Data excerpts:
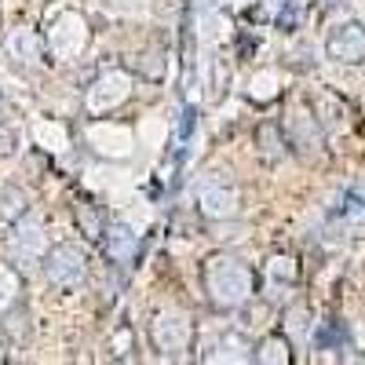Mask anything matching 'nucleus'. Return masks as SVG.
Wrapping results in <instances>:
<instances>
[{"instance_id": "f257e3e1", "label": "nucleus", "mask_w": 365, "mask_h": 365, "mask_svg": "<svg viewBox=\"0 0 365 365\" xmlns=\"http://www.w3.org/2000/svg\"><path fill=\"white\" fill-rule=\"evenodd\" d=\"M201 278H205V292H208V303L212 307H220V311H234L241 307L249 296H252V270L241 263L237 256H212L205 259V270H201Z\"/></svg>"}, {"instance_id": "20e7f679", "label": "nucleus", "mask_w": 365, "mask_h": 365, "mask_svg": "<svg viewBox=\"0 0 365 365\" xmlns=\"http://www.w3.org/2000/svg\"><path fill=\"white\" fill-rule=\"evenodd\" d=\"M197 201H201V212L208 220H230V216H237V190L230 187V182H208V187H201V194H197Z\"/></svg>"}, {"instance_id": "f03ea898", "label": "nucleus", "mask_w": 365, "mask_h": 365, "mask_svg": "<svg viewBox=\"0 0 365 365\" xmlns=\"http://www.w3.org/2000/svg\"><path fill=\"white\" fill-rule=\"evenodd\" d=\"M84 252L73 249V245H55L48 256H44V278L58 289H73L84 282Z\"/></svg>"}, {"instance_id": "1a4fd4ad", "label": "nucleus", "mask_w": 365, "mask_h": 365, "mask_svg": "<svg viewBox=\"0 0 365 365\" xmlns=\"http://www.w3.org/2000/svg\"><path fill=\"white\" fill-rule=\"evenodd\" d=\"M292 19L299 22V4H296V0L285 8V15H282V22H278V26H282V29H292Z\"/></svg>"}, {"instance_id": "0eeeda50", "label": "nucleus", "mask_w": 365, "mask_h": 365, "mask_svg": "<svg viewBox=\"0 0 365 365\" xmlns=\"http://www.w3.org/2000/svg\"><path fill=\"white\" fill-rule=\"evenodd\" d=\"M22 216H26V194L19 187H4V190H0V220L15 223Z\"/></svg>"}, {"instance_id": "6e6552de", "label": "nucleus", "mask_w": 365, "mask_h": 365, "mask_svg": "<svg viewBox=\"0 0 365 365\" xmlns=\"http://www.w3.org/2000/svg\"><path fill=\"white\" fill-rule=\"evenodd\" d=\"M252 358H259V361H292L289 344H285V340H278V336L263 340V344H259V354H252Z\"/></svg>"}, {"instance_id": "7ed1b4c3", "label": "nucleus", "mask_w": 365, "mask_h": 365, "mask_svg": "<svg viewBox=\"0 0 365 365\" xmlns=\"http://www.w3.org/2000/svg\"><path fill=\"white\" fill-rule=\"evenodd\" d=\"M325 51L332 63H344V66H361L365 63V26L361 22H344L329 34Z\"/></svg>"}, {"instance_id": "39448f33", "label": "nucleus", "mask_w": 365, "mask_h": 365, "mask_svg": "<svg viewBox=\"0 0 365 365\" xmlns=\"http://www.w3.org/2000/svg\"><path fill=\"white\" fill-rule=\"evenodd\" d=\"M154 344L165 354L187 351V344H190V322L182 318V314H161L158 325H154Z\"/></svg>"}, {"instance_id": "423d86ee", "label": "nucleus", "mask_w": 365, "mask_h": 365, "mask_svg": "<svg viewBox=\"0 0 365 365\" xmlns=\"http://www.w3.org/2000/svg\"><path fill=\"white\" fill-rule=\"evenodd\" d=\"M256 143H259V154H263L267 161H282V158H285V139H282V132H278V125H274V120L259 125Z\"/></svg>"}]
</instances>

*The problem*: Pull out every line of the material that contains the string "instances", copying each one in full.

*Result of this exercise*:
Wrapping results in <instances>:
<instances>
</instances>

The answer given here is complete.